Il Goloso consapevole – Chi si accontenta… soffre!

Introduzione

Tutti sanno che i Vizi (o Peccati) Capitali sono saldamente legati alla Tradizione Cristiana, giusto? Eppure… perché Gesù non ne parla e non se ne trova traccia nei quattro vangeli canonici?

Come sempre, diamo per scontate moltissime cose apprese per assimilazione passiva, ma molte di queste potrebbero rivelarsi diverse dalle nostre certezze.

Ad esempio, i termini vizi e peccati sono una formulazione piuttosto recente. In origine, a partire dalle scuole esoteriche babilonesi per passare da successive elaborazioni dei saggi dell’antica Grecia, si parlava piuttosto di ostacoli all’evoluzione.

Tradizionalmente non c’era quindi spazio per ansie o inutili sensi di colpa tanto cari alla nostra cultura attuale. E così dovrebbe essere.
---
Il tuo compito: Continua il brano sui vizi capitali dal punto in cui si ferma. Le righe che seguono non hanno alcun legame con il brano sui vizi capitali.

Materiale fornito:
---
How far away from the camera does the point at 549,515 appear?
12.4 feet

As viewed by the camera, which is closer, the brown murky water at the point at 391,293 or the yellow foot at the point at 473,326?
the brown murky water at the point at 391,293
---
Risultato:
I Vizi Capitali dunque – continueremo a chiamarli in questo modo per familiarità concettuale – sono aspetti della natura umana (che per il vero in antichità erano nove e solo in seguito sono stati accorpati a sette) noti ben prima dell’avvento del Cristianesimo.

In passato non erano correlati alla mitologia del peccato originale, e venivano quindi osservati e studiati nella loro forma di sottili dinamiche interiori che tendono a soffocare l’espansione della coscienza, in altre parole la vitalità dell’anima.

L’obiettivo dichiarato era – ed è – prenderne innanzitutto consapevolezza, non solo del modo in cui si esprimono ma anche nel modo in cui ci influenzano la vita e ci tengono quindi prigionieri in un determinato e limitato stato di coscienza. Insomma, capire come fanno a trasformare qualsiasi super-eroe in personaggi schiavi di se stessi.

Offriremo ora qualche breve stimolo di riflessione, provando a dar voce ai diretti interessati. Benvenuti nel mondo della gola.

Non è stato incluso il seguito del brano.